The people were a pleasure to meet in person and made me feel very welcome. Peter and David the owners have quite a lot to be proud of in the place and staff.


----------



## FastEddie7 (Aug 23, 2012)

Impressive. Now install the damn thing and let us know how it drives already!!!!!


----------



## Brd.Prey (Oct 25, 2012)

MAF issue address, Pin 5 to Pin 3, Pin 1 to Pin 1, Pin 4 to Pin 2. Car has no Engine Light. But Boost is maxing out at the spring level not the N75 controlled level so I need to chase down the N75 hose routing and test the MAC switch.


----------



## Brd.Prey (Oct 25, 2012)

Update:
Tuning brought the N75 around after checking the plumbing. Tuning is underway, I am receiving multiple files a day. I flash the file, go out and do a 4th gear pull then send the log in. IE turns it around in a couple hours. We are taking it slow as this is the first TTS and the DSG. For some reason the N75 mapping seems different from the Golf-R.

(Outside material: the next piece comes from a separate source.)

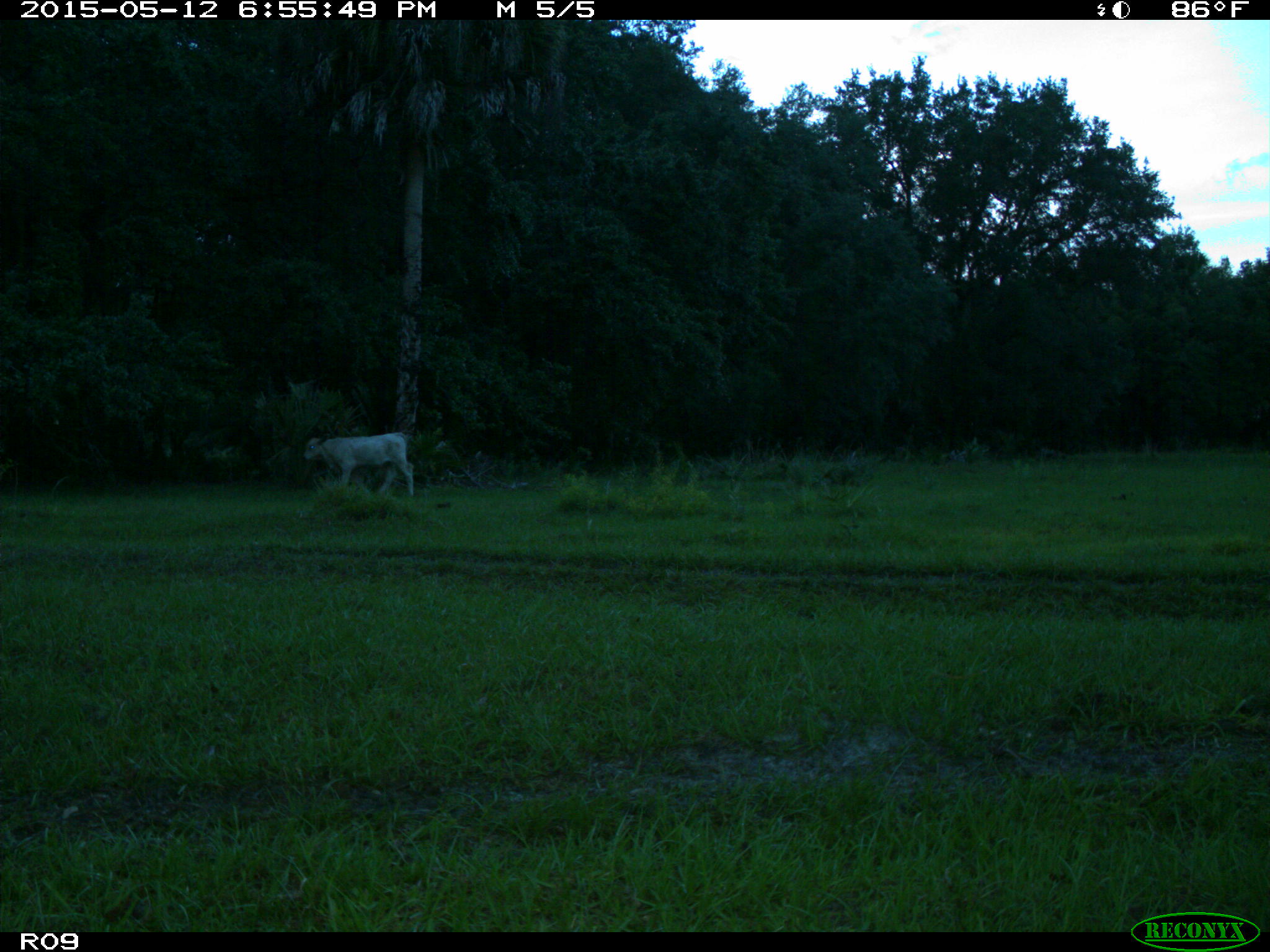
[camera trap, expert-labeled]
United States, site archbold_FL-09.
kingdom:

Nice to making power getting excited. Will keep you posted.


----------



## hightechrdn (Dec 9, 2011)

Brd.Prey said:


> Update:
> Tuning brought the N75 around after checking the plumbing. Tuning is underway, I am receiving multiple files a day. I flash the file, go out and do a 4th gear pull then send the log in. IE turns it around in a couple hours. We are taking it slow as this is the first TTS and the DSG. For some reason the N75 mapping seems different from the Golf-R.
> 
> Nice to making power getting excited. Will keep you posted.


What are your power goals/expectations when all is said and done with this set of modifications?

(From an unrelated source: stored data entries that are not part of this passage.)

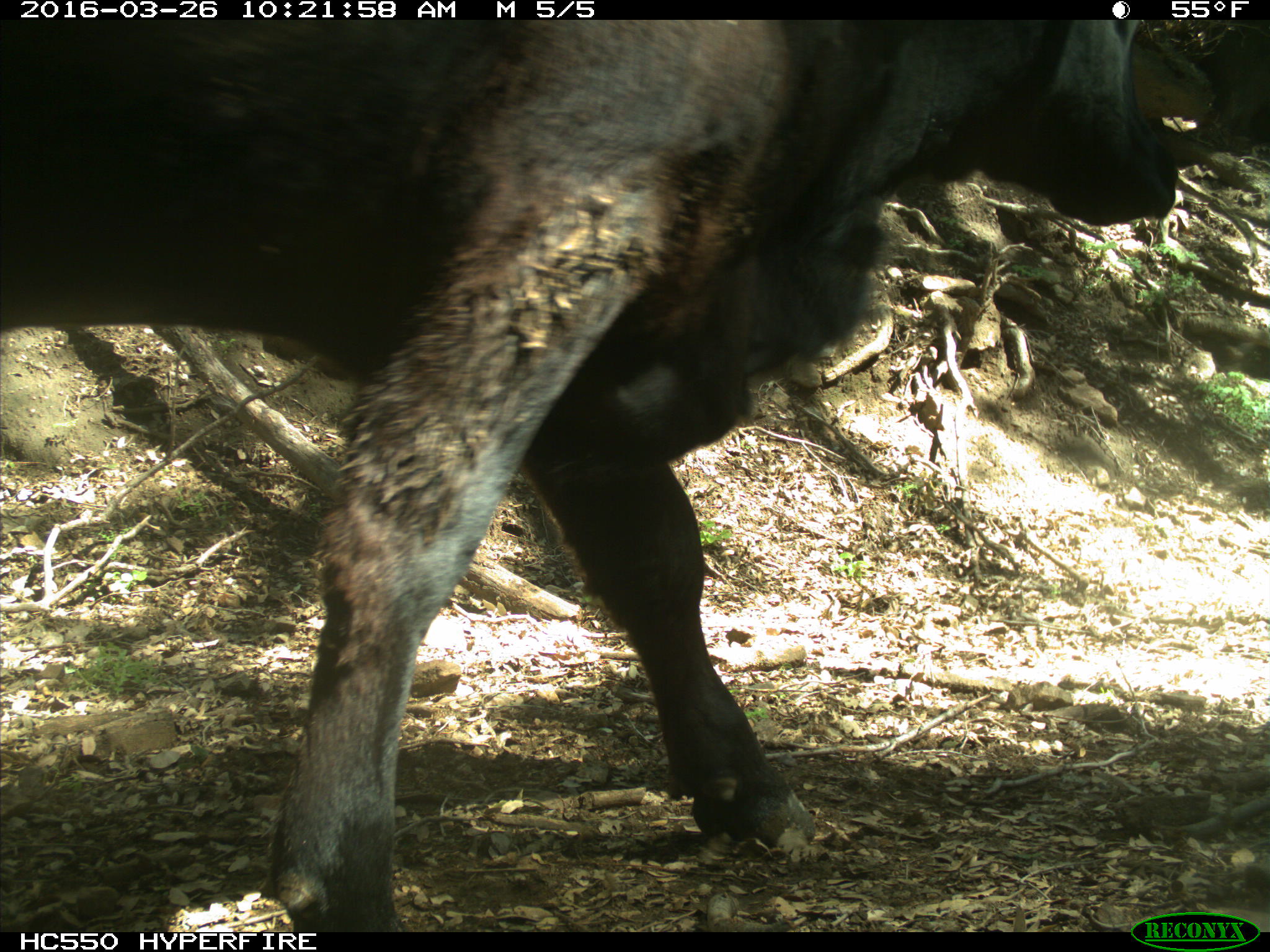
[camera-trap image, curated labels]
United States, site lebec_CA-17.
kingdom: Animalia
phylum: Chordata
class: Mammalia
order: Artiodactyla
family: Bovidae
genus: Bos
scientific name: Bos taurus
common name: domestic cow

BTW... Very cool build! I have a TT-RS, but jealous of the amount of HW/support for FSI and TFSI 2.0L engines! Now that IROZ has released some great looking big turbo HW for the 2.5L TFSI, I need to get serious about putting some $$$ aside for some serious upgrades in 2016


----------



## FastEddie7 (Aug 23, 2012)

hightechrdn said:


> What are your power goals/expectations when all is said and done with this set of modifications?
> 
> BTW... Very cool build! I have a TT-RS, but jealous of the amount of HW/support for FSI and TFSI 2.0L engines! Now that IROZ has released some great looking big turbo HW for the 2.5L TFSI, I need to get serious about putting some $$$ aside for some serious upgrades in 2016


You should check out the 034 motorsports kit. Buddy of mine has it and absolutely loves it in his TTRS. 

IF im not mistaken IE was saying Mid 400 hp and tq to the wheel numbers with the power curve being pretty damn impressive. ill let him chime in more though.


----------



## PDXA4 (Oct 9, 2001)

Fantastic project. Tks for sharing this.


----------